Our K-12 education system is in an undeclared state of emergency. That’s the stark assessment from the National Assessment of Education Progress (NAEP, or the Nation’s Report Card).
Like other recent results, the level of education catastrophe should surprise no one. Like before, we’re already seeing a surge of public hand-wringing and headlines of concern that will fade with the next news cycle. Unlike before, there is a chance to do something different in every state. We have to take it.
Tucked in the One Big Beautiful Bill was the nation’s first federal school choice tax credit, the most significant federal education policy in generations. Advocates have been working toward it for decades, and it first became a real possibility under then-Education Secretary Betsy DeVos. Now, one final barrier remains — governors must opt in so that their states can participate in the tax credit.
With these latest results, it’s clear what they must do.

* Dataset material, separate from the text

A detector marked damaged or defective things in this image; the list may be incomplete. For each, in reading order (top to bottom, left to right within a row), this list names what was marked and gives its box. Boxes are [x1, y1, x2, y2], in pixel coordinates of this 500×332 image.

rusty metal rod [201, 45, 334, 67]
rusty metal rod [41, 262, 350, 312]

The results are nothing short of a five-alarm fire, with 12th-grade math and reading scores clocking in lower than in 2005 and 1992, respectively. We’re looking at a lifetime’s worth of learning down the drain, as the bottom continues falling out and achievement gaps become insurmountable gulfs.

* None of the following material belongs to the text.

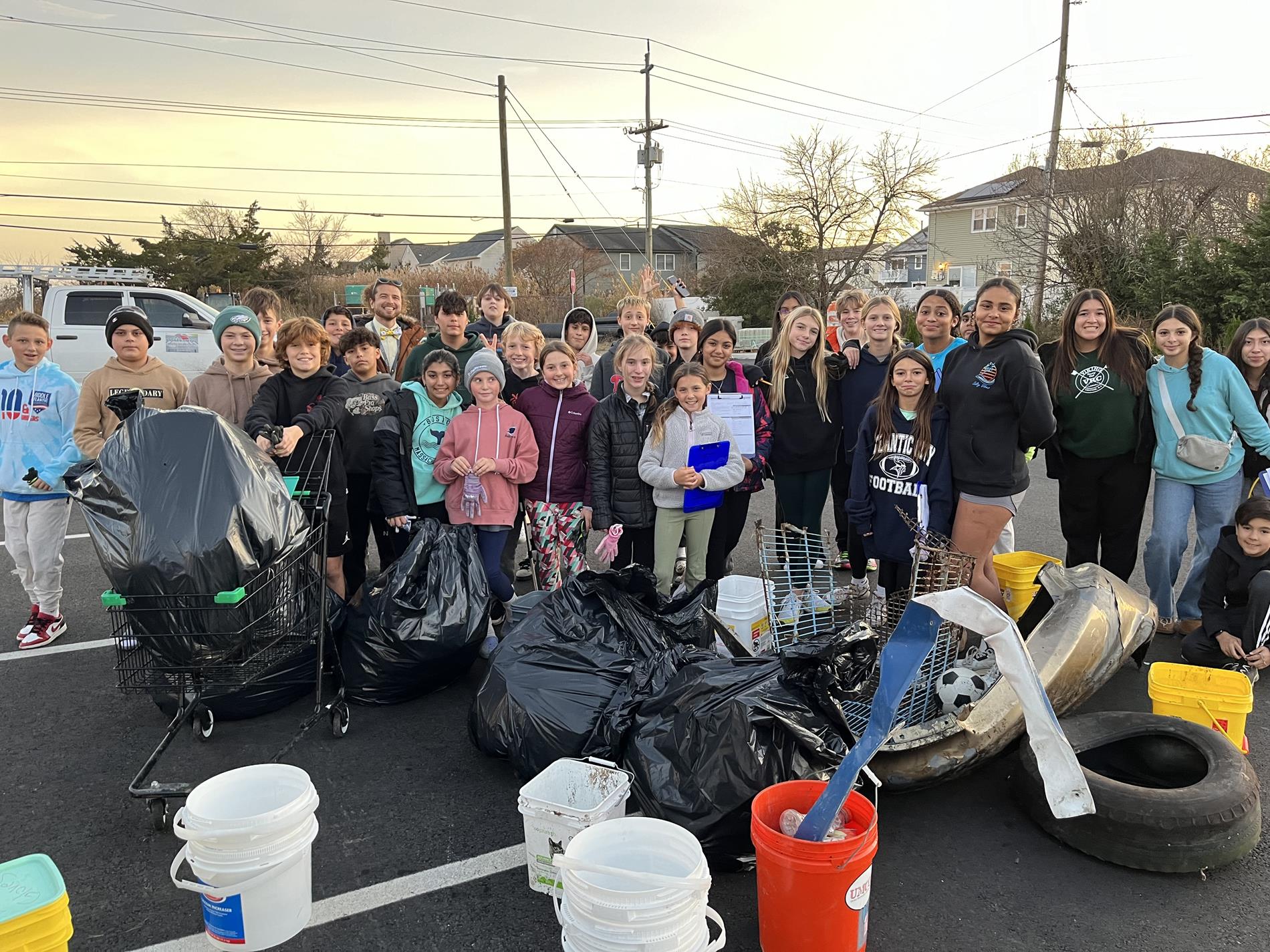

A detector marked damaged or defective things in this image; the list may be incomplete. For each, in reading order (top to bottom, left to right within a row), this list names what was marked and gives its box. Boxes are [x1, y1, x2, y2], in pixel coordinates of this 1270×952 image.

abandoned tire [1016, 705, 1262, 871]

The kids are not all right.
The outcomes shock the conscience, but they are not a surprise. Students taking this test entered high school in 2020. That’s when education leaders were carrying coffins at protests, successfully agitating for more extended school shutdowns, extorting billions and billions in new spending from taxpayers, and assuring the nation that “kids are resilient.” The kids — especially those most vulnerable and in need of a quality education — were already falling behind.
Now, seniors who are about to walk across a stage, grab a diploma, and step into adulthood are less prepared to read, write and do math than their parents or even their grandparents were at the same age.

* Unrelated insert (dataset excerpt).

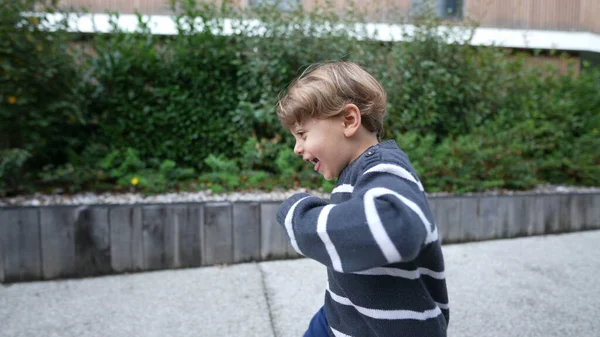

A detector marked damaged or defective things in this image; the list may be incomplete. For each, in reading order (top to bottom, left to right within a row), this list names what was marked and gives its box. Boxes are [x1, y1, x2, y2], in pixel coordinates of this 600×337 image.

pavement crack [256, 262, 278, 336]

The scores speak for themselves.
—In science, just 31 percent of eighth-graders performed at or above “NAEP Proficient.”
—In math, just 22 percent of 12th-graders were at or above proficient.
—In reading, 35 percent of 12th-graders were at or above proficient.
This means that 69 percent of eighth-graders would struggle to describe the function of the circulatory or respiratory system or identify basic science practices. Just 22 percent of high school seniors could successfully carry out equations like finding the perimeter and the area of a figure. Just 35 percent of high school seniors can reliably read and understand a book and draw inferences about the author’s tone and word choice.
Things are bleak for the students still in school. These scores show that almost one-third (31 percent) of 12th-graders reported missing three or more days from school in the previous month in 2024. That’s a 5 percent jump from 2019 and similar to patterns for fourth- and eighth-graders that were seen in prior results.
Let’s be blunt. The system has neither incentive nor ability to fix itself, and America’s kids can’t wait any longer for them to figure it out. We know they’ll ask for more money, and we know it won’t work.
Taxpayers send nearly $900 billion to K-12 public education every year. It’s long past time to break away from the calls for more and instead ask where the money is going — and try something different: Real options.
Thanks to the recently passed federal school choice tax credit, actual options can come. If governors opt in, every state can incentivize donor-funded scholarships through federal tax credits for donors up to $1,700. At the same time, scholarship-granting organizations can offer a variety of scholarship amounts and purposes that meet the unique needs of students. Similar to programs that already exist in 18 states, this credit would offer a desperately needed mechanism for families who can’t afford options on their own.
It’s no secret that school choice is popular, and it’s no surprise that it reached terminal velocity during and immediately after the COVID-19 failures. It’s not just a political winner; it’s a moral imperative. Every governor must opt in to unlock genuine accountability and competition in the nation’s school system. Kids can’t afford to wait.